Sub-Saharan Africa has historically been defined by Mediterranean/Middle Eastern empires by the distinctive “otherness” of its people; in this case by the most obvious difference-- their blackness. Greek maps labeled vast areas south of Egypt and Libya as black in Greek, from whence comes “Ethiopia.” Then the Romans, influenced by the Greeks, called black people “Aethiops,” but Roman maps used the Latin word “niger” for sub-Saharan Africa from whence the name for great river Niger, and the colonially established countries of Niger and Nigeria which are as dependent on the Niger river as Ethiopia, Sudan and Egypt are on the Nile. When the Arabs dominated after the 800s(ACE), they used their word for black: “sudan.” Some suggest that the Spanish word “marron” meaning dark resulted in naming Morocco and Mauretania. The Persian/Farsi word “zang” could also be behind names like Tanzania and Zanzibar.
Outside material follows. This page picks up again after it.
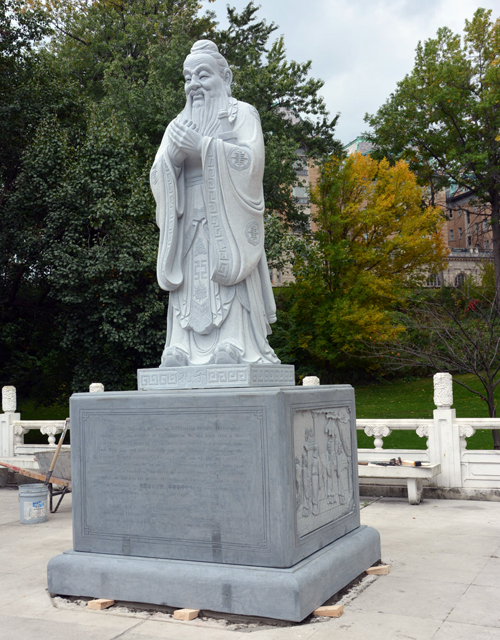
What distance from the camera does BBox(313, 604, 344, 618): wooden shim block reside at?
160 inches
The US knows more about English-speaking Nigeria than French-speaking Niger. In the francophone world, the opposite is true. Niger in French is pronounced “knee-jer”(as in jerry) but in English,“nigh-jur”(as in jury). A man or woman citizen in Nigeria is a Nigerian; but in Niger, a woman is a Nigerienne—drop the terminal “ne” for a man. Broadcast media would lessen confusion by referring to the “troops of Niger” or “Niger’s troops.” Niger is the size of Texas, Nevada, Colorado and Nebraska; thus larger than Nigeria (size of Texas and Minnesota). But Nigeria’s population of 186 million dwarfs Niger’s 21 million.
All these statistics are helpful, but more important is to realize that colonialism, religion, and ethnicity create a more complex picture. Indeed, ethno-religious factors dominate the colonial history that had set up borders at the Conference of Berlin in the early 1880s. Since the 1960s, most west African nations became independent, but the many ethno-religious groups in West Africa have followed horizontal ecological frontiers along the sahel (shore of the desert), even though Western colonial penetration was from the coast.
The Hausa people dominate northern Nigeria and are significant in Niger as well in Ghana, Mali, and Burkina Faso, The Fulani are also mostly Muslim and play a key role along the sahel all the way to Senegal to the west and to Chad and Cameroun eastward. The first president of Cameroun was a Fulani. The older generations of Niger’s Hausa would speak Hausa to their Nigerian compatriots while the former’s children would go to school in French; and the children of the latter to school in English. Hausas recite the Qur’an in Arabic. Niger’s Buduma people are kin to the Buduma of Chad who some suggest have ancient links to Egypt. Niger’s Songhai are kin to the Songhai of Mali.
Some people of Mali and Niger mourned NATO’s assassination of Libya’s Muammar Gaddafi in 2011. He was generous in development aid to his southern neighbors and built the Grand Mosque of Niamey (Niger’s capitol) in the 1970s. The present murky political situation is related to the “regime change” in Libya and to the recent emergence in Nigeria/Chad of Boko Haram which means “western education is taboo.” As with many in the Global South, people want to modernize if they can do so without being “westernized.”
Before 2006, the USA’s military actions in Africa were under different command centers, but under President George W. Bush, the United States Africa Command (AFRICOM) was unified to strengthen security cooperation with African partners and promote development, democracy and economic growth. At the moment of this op-ed, investigations are under way about circumstances surrounding the ambush of four US Special Forces. The above may help in understanding the demographics of Niger, and how inter-connected the area is in its ethno-religious diversity.